Dans le grand débat sur le géorepérage, il est important de prendre le temps de comprendre chaque point de vue.

Vous arrivez peut-être à la lecture de cet article sans aucun avis sur le sujet. Voire même sans aucune idée de ce qui s'y passe. Un débat, dites-vous ? Je n'en avais aucune idée ! Eh bien, vous êtes au bon endroit.

Parlons du géorepérage : qu’est-ce que c’est, pourquoi c’est controversé et comment l’utiliser intentionnellement si vous décidez que c’est la meilleure solution.

Qu'est-ce que le géoréférencement ?

Le géoréférencement consiste à ajouter des informations de localisation à différents types de médias. Vidéos, SMS, codes QR : tout peut être géoréférencé. Ces informations peuvent inclure les coordonnées de latitude et de longitude, le nom du lieu, l’altitude… C’est un terme très général !

Les smartphones modernes et certains appareils photo numériques peuvent collecter automatiquement ces informations si la géolocalisation est activée. Les utilisateurs peuvent également les ajouter manuellement ultérieurement lors de la publication de l'image.

En clair, il s'agit de la petite épingle rouge sur les publications Instagram qui indique aux spectateurs où la photo a été prise.

Comment le géorepérage a dégénéré en une violente dispute

C'est un vieux sujet, mais il continue de susciter des débats passionnés. L'histoire du géoréférencement des photos de nature remonte quasiment à l'apparition de cette fonctionnalité sur Instagram. Aujourd'hui, chaque plateforme propose sa propre version du partage de la localisation d'une image ou d'une vidéo, et les avis divergent quant à son utilité.

Ce qui a vraiment déclenché le phénomène au départ, c'est que les publications géolocalisées généraient environ 79 % d'engagement en plus . Les influenceurs, évidemment, l'ont remarqué. C'était une évidence : géolocalisez vos publications pour élargir votre audience !

Une enquête de Statista sur les voyages, menée en 2017, a révélé que 36,5 % des Américains étaient influencés par les réseaux sociaux lors de la réservation de leurs vacances. En 2018, le Service des parcs nationaux a enregistré un nouveau record de fréquentation, confirmant une tendance à la hausse observée depuis plusieurs années.

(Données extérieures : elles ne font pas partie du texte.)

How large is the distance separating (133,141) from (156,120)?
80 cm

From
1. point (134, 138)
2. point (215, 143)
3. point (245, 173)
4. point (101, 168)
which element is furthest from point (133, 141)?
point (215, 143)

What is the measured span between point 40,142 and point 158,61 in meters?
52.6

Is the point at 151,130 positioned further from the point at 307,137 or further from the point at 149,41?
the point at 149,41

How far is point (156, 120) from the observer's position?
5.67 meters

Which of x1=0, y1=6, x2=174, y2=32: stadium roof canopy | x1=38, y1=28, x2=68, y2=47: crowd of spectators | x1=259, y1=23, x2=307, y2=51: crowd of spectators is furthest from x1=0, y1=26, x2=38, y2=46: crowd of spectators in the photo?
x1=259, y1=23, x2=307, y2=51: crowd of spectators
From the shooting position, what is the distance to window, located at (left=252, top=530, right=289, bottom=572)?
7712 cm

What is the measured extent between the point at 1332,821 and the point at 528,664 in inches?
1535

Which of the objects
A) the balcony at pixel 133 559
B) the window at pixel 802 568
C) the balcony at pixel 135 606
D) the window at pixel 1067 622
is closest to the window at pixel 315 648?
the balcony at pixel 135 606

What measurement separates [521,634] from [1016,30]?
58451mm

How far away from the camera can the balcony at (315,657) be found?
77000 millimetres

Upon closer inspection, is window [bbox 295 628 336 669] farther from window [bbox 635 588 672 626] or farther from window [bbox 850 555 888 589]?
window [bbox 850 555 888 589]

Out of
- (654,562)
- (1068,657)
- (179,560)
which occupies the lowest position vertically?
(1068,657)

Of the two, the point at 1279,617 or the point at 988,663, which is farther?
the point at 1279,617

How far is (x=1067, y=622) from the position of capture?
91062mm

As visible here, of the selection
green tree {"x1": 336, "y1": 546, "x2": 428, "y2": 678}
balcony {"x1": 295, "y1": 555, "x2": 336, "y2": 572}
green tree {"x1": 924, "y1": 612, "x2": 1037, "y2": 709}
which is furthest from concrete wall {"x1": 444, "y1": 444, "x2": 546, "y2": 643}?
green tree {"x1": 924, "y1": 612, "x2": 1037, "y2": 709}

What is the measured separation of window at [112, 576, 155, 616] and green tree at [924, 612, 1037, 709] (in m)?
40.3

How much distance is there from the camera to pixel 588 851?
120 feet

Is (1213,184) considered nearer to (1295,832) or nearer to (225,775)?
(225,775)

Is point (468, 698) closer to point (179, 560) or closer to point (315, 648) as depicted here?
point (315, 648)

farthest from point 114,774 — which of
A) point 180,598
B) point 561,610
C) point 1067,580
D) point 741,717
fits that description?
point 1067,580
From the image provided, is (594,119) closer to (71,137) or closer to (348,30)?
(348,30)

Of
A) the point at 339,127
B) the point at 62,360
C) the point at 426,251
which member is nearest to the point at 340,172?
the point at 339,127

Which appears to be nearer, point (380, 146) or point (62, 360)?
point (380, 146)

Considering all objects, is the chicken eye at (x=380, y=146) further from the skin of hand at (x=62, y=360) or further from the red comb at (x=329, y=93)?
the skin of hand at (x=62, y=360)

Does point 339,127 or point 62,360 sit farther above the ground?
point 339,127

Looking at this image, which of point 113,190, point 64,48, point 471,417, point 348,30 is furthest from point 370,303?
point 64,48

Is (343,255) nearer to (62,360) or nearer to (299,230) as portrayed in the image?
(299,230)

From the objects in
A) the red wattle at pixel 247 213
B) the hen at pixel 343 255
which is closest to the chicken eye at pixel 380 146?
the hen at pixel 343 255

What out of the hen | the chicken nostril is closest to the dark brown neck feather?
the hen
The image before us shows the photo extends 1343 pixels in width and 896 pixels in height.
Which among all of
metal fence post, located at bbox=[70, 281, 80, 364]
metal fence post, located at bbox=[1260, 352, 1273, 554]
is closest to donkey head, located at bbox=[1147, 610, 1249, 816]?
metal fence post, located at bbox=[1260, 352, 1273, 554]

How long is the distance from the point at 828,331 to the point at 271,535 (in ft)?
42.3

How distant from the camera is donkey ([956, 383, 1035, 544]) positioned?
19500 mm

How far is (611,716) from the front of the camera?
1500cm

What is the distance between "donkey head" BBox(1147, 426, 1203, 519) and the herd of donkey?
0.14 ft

La surfréquentation des années suivantes, l'ajout de nouvelles destinations au système de permis par tirage au sort et la limitation de l'accès à certains parcs ont été difficiles à accepter pour certains. C'est ainsi qu'a débuté un débat en ligne entre partisans et opposants au géorepérage.

Les fondateurs de plusieurs associations de plein air ont pris position sur la question. Ces organisations ont publié des articles de blog, essuyé des critiques et supprimé des publications.

Les influenceurs ont réévalué leurs habitudes et ont soit redoublé d'efforts, soit opté pour une présentation plus nuancée… soit complètement changé de camp.

Ça a été moche pendant un certain temps.

Deux choses peuvent-elles être vraies en même temps ?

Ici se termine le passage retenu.